Of course, the cumbersome requirements for high-cost rules are great if your main focus is to reduce the absolute amount of new, big regulations—which is why the President and his supporters oppose it and Republicans are more likely to support it. This is where the RAA strikes me as too strong. There’s something to say for separating hostility to delegation with hostility to regulation. I think it would be plausible to build bipartisan support for the proposition that Congress should be forced to make hard choices rather than the President’s bureaucrats or politically insulated independent agencies. An RAA (and a REINS Act) that only targets new, high cost regulation, however, fractures that coalition.

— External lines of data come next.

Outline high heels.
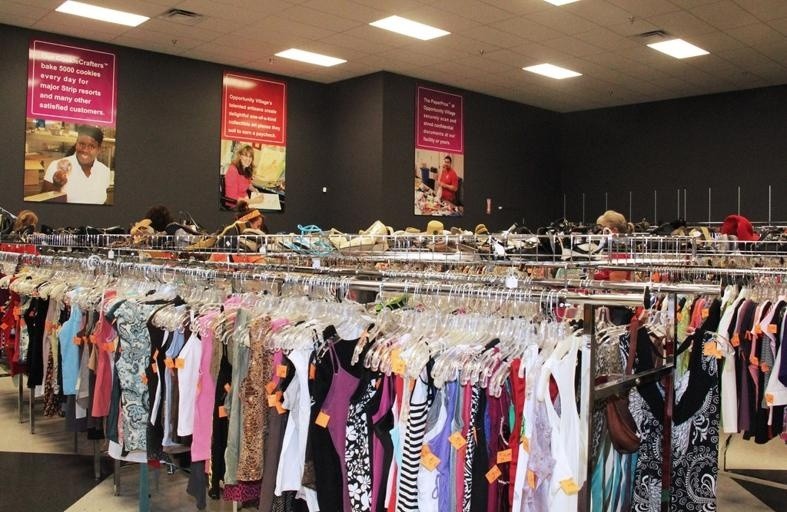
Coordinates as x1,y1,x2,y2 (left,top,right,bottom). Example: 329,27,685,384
329,220,389,256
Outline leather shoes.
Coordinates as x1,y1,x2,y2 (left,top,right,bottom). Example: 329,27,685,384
238,228,294,254
174,228,217,251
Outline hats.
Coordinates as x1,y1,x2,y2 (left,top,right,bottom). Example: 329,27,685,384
722,216,760,241
146,206,176,232
421,220,451,237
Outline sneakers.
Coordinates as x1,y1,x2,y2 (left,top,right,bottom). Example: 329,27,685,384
166,221,197,234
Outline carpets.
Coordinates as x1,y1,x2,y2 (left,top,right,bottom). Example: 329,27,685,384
0,449,116,511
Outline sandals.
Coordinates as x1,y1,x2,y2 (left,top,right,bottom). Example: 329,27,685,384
280,225,336,256
453,222,536,260
537,225,610,260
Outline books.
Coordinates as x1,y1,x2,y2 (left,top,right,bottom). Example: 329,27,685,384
248,190,282,212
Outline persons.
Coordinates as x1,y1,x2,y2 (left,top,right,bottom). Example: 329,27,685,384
434,155,460,205
141,205,179,231
594,209,634,236
227,208,267,238
222,145,264,210
12,207,40,240
42,124,114,203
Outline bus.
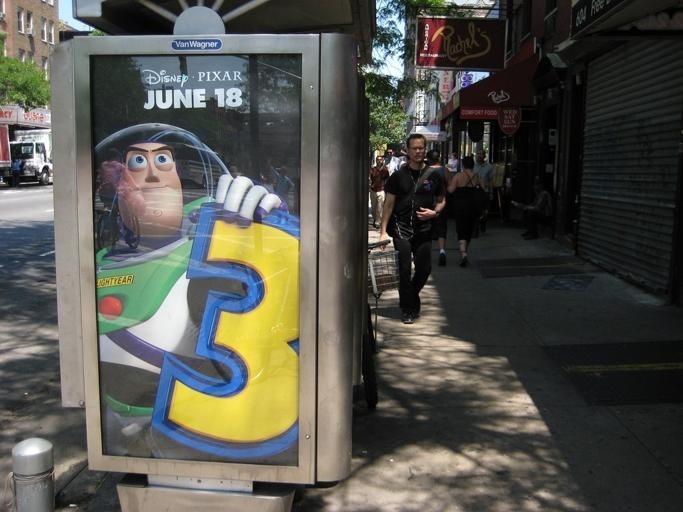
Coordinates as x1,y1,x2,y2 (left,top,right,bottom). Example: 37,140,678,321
165,141,223,189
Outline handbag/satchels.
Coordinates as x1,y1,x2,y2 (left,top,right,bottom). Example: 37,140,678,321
386,210,413,240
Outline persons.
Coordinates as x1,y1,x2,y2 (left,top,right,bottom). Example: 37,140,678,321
377,131,446,324
10,153,25,188
517,174,553,242
370,145,498,269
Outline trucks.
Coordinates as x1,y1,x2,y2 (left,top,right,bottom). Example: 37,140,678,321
2,128,53,187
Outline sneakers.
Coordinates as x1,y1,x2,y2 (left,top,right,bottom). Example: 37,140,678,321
438,249,468,267
401,295,420,324
522,232,538,240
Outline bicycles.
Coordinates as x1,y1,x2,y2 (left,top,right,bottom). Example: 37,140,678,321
96,184,143,257
359,239,402,413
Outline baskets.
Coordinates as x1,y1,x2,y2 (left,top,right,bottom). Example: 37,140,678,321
367,250,400,288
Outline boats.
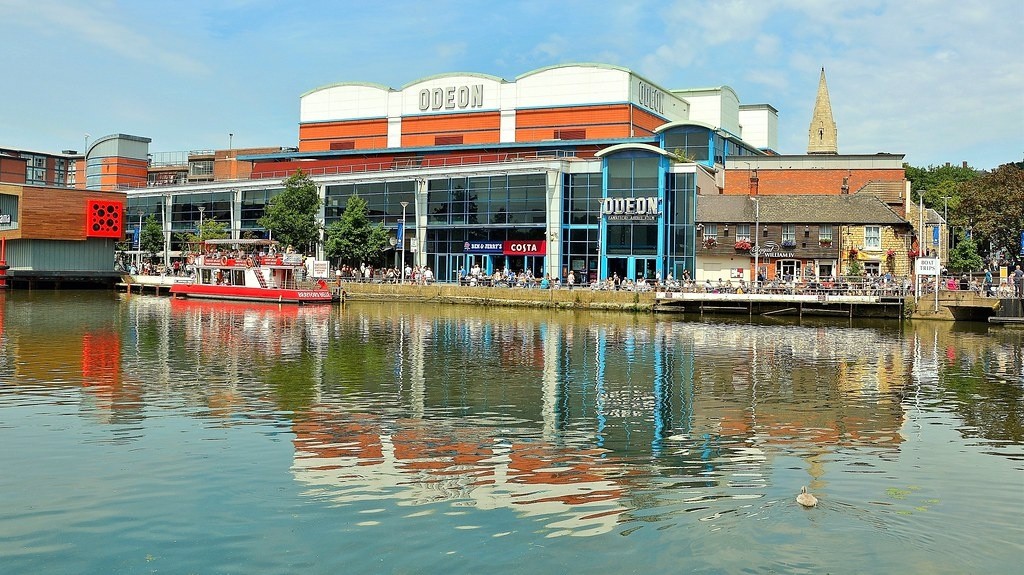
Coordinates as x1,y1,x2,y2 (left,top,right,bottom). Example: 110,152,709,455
168,237,333,307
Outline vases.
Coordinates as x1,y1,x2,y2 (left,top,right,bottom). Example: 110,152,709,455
706,244,714,249
782,245,796,250
735,248,750,254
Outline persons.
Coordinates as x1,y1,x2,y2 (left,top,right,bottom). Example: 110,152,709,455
207,245,327,289
1014,265,1024,297
127,259,185,277
982,248,1023,271
330,262,436,285
1009,271,1016,298
566,270,575,290
984,269,995,297
580,264,587,287
589,268,982,298
458,264,560,290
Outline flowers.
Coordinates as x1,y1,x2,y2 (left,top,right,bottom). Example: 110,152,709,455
733,239,752,250
909,249,915,260
848,249,858,260
887,249,896,256
780,237,797,246
702,236,717,246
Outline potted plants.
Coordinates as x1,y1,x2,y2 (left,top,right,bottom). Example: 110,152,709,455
819,238,832,248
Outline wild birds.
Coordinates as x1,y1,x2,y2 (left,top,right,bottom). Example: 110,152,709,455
796,486,819,506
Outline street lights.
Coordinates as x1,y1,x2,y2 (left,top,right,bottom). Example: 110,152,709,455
596,198,606,283
750,196,761,287
228,133,234,148
136,209,144,250
400,200,410,283
915,189,928,318
82,133,91,155
198,206,206,254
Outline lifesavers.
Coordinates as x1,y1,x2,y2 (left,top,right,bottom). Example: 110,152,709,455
220,255,228,266
187,254,196,265
245,257,253,268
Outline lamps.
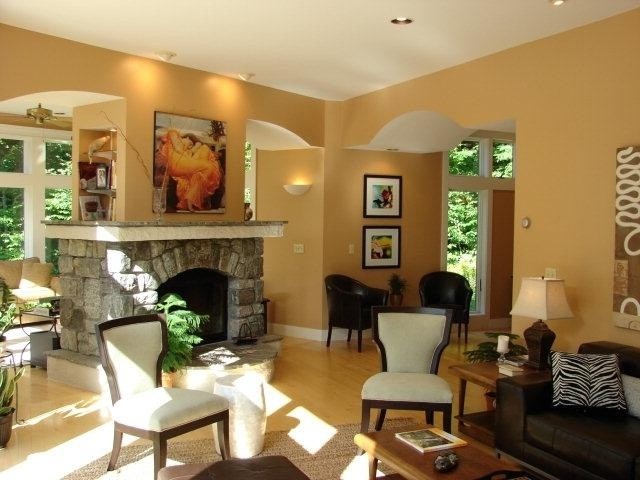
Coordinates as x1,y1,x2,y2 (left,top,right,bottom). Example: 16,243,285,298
508,277,575,374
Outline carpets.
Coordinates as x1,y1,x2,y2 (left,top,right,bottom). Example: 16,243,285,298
60,417,560,479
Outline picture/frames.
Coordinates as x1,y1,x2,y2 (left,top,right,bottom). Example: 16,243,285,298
152,111,229,215
361,224,401,271
361,173,403,218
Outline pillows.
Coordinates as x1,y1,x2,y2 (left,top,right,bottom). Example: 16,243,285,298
1,254,40,288
549,351,630,413
17,262,55,291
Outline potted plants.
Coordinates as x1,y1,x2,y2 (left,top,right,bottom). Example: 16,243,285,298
150,292,212,389
462,329,530,411
0,362,26,451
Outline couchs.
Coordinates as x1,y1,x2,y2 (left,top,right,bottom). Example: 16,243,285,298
0,256,62,327
491,340,640,479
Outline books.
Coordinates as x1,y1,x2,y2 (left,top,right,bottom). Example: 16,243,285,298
395,426,467,455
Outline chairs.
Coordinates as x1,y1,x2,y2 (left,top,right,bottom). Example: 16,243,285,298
324,273,392,354
361,304,453,457
94,313,232,480
417,271,476,346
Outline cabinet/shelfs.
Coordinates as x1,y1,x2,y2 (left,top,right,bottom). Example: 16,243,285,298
448,359,551,450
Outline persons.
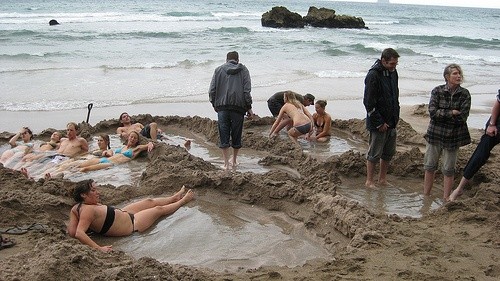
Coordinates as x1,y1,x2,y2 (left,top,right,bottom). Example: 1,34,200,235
363,48,401,191
447,89,500,203
67,178,195,254
423,63,472,199
304,100,332,143
268,90,315,147
208,51,254,171
267,90,315,134
0,122,155,181
116,112,192,150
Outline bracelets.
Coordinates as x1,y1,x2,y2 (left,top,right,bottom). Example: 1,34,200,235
489,122,496,127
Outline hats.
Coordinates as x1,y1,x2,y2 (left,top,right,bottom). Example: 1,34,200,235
305,93,315,105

But is that necessary? It’s possible to imagine a statute that would require two-chamber approval for new regulations that substantially increase cost of compliance and for rules that substantially deregulate. Such a statute would set the present level of regulation as a baseline against which Congress must make further choices. This baseline is imperfect, but there is no regulatory Year Zero or incontestable amount of regulation that everyone thinks is optimal, so this baseline strikes me as the only feasible one for a truce. Once we have this baseline, Congress would have to go on record for any substantial addition to regulation or deregulation and thus truly own major changes in the regulatory state going forward.
Of course, for people who like the RAA and the REINS Act because they want to disassemble the federal regulatory state root and branch, this half-step will be too little. Those in favor of additional regulation will fear a structural disadvantage, as it may be politically more palatable to vote for regulations that decrease costs than for ones that increase them. Perhaps this mutual misgiving is the mark of a sound compromise. Or perhaps it is the mark of an idea that’s bound to fail.
I’m not sure, but I would welcome a structure that shifts regulatory power over big questions from the executive (in conjunction with the courts) to the legislative branch. As a matter of stability, we would not have to worry so much about the whipsaw in regulatory policy that occurs every time the Presidency changes hands. As a matter of accountability, we would narrow Congress’s escape hatch of broad, often meaningless, language in regulatory statutes. And countering the deregulatory bias of such reform statutes would force those who prefer governance by administrators over legislators to publicly stand on that ground alone. That would be fun to see.